» **PROBLEM STATEMENT**: Repeat every line below exactly as it reads.

» **Data records**:
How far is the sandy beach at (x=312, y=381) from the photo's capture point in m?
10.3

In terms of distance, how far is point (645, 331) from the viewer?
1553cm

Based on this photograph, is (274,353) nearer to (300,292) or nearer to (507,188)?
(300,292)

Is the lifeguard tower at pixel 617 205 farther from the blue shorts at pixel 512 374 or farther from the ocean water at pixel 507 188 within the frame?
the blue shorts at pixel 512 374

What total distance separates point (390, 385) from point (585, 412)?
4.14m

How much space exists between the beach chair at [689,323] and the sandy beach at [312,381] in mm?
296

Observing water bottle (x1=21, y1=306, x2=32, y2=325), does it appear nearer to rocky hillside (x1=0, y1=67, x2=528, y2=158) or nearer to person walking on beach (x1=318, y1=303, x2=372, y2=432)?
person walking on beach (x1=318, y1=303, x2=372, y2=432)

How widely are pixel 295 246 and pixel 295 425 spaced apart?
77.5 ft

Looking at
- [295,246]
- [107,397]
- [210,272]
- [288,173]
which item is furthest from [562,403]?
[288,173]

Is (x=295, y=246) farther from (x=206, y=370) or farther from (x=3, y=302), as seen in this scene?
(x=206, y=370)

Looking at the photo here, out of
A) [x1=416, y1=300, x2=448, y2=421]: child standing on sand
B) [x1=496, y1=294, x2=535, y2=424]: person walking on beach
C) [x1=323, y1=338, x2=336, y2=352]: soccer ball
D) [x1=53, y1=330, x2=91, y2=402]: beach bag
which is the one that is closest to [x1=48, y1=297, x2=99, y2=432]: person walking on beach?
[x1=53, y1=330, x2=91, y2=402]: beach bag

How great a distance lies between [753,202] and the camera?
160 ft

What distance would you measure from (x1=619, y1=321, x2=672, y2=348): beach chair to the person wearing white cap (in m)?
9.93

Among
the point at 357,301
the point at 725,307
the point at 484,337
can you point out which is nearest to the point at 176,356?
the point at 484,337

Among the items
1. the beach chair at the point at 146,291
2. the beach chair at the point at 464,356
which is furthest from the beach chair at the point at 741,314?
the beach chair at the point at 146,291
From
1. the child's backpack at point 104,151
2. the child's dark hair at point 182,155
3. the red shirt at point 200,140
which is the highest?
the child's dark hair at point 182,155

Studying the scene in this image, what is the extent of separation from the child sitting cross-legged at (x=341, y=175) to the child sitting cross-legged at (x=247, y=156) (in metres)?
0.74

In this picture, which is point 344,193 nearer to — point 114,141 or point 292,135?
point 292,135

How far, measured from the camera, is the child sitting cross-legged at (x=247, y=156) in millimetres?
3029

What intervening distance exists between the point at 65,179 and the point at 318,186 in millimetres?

» **FULL OUTPUT**:
How far is the sandy beach at (x=312, y=381) from the photo's capture point in m?
10.3

In terms of distance, how far is point (645, 331) from the viewer?
1553cm

Based on this photograph, is (274,353) nearer to (300,292) or nearer to (507,188)?
(300,292)

Is the lifeguard tower at pixel 617 205 farther from the blue shorts at pixel 512 374 or farther from the ocean water at pixel 507 188 within the frame?
the blue shorts at pixel 512 374

What total distance separates point (390, 385) from point (585, 412)?
4.14m

How much space exists between the beach chair at [689,323] and the sandy beach at [312,381] in mm?
296

Observing water bottle (x1=21, y1=306, x2=32, y2=325), does it appear nearer to rocky hillside (x1=0, y1=67, x2=528, y2=158) or nearer to person walking on beach (x1=318, y1=303, x2=372, y2=432)?
person walking on beach (x1=318, y1=303, x2=372, y2=432)

How widely are pixel 295 246 and pixel 295 425 spaced apart?
77.5 ft

Looking at
- [295,246]
- [107,397]
- [210,272]
- [288,173]
which item is furthest from [562,403]?
[288,173]

Is (x=295, y=246) farther from (x=206, y=370) or farther from (x=3, y=302), as seen in this scene?
(x=206, y=370)

Looking at the photo here, out of
A) [x1=416, y1=300, x2=448, y2=421]: child standing on sand
B) [x1=496, y1=294, x2=535, y2=424]: person walking on beach
C) [x1=323, y1=338, x2=336, y2=352]: soccer ball
D) [x1=53, y1=330, x2=91, y2=402]: beach bag
which is the one that is closest to [x1=48, y1=297, x2=99, y2=432]: person walking on beach?
[x1=53, y1=330, x2=91, y2=402]: beach bag

How great a distance lies between [753,202] and the camera?
160 ft

What distance would you measure from (x1=619, y1=321, x2=672, y2=348): beach chair to the person wearing white cap (in m)?
9.93

Among
the point at 357,301
the point at 725,307
the point at 484,337
can you point out which is nearest to the point at 176,356?
the point at 484,337

Among the items
1. the beach chair at the point at 146,291
2. the beach chair at the point at 464,356
which is furthest from the beach chair at the point at 741,314?
the beach chair at the point at 146,291
From
1. the child's backpack at point 104,151
2. the child's dark hair at point 182,155
3. the red shirt at point 200,140
which is the highest?
the child's dark hair at point 182,155

Studying the scene in this image, what is the extent of separation from the child sitting cross-legged at (x=341, y=175) to the child sitting cross-legged at (x=247, y=156) (in metres)?
0.74

In this picture, which is point 344,193 nearer to — point 114,141 or point 292,135?
point 292,135

How far, measured from the camera, is the child sitting cross-legged at (x=247, y=156) in millimetres?
3029

What intervening distance exists between the point at 65,179 and the point at 318,186 in millimetres?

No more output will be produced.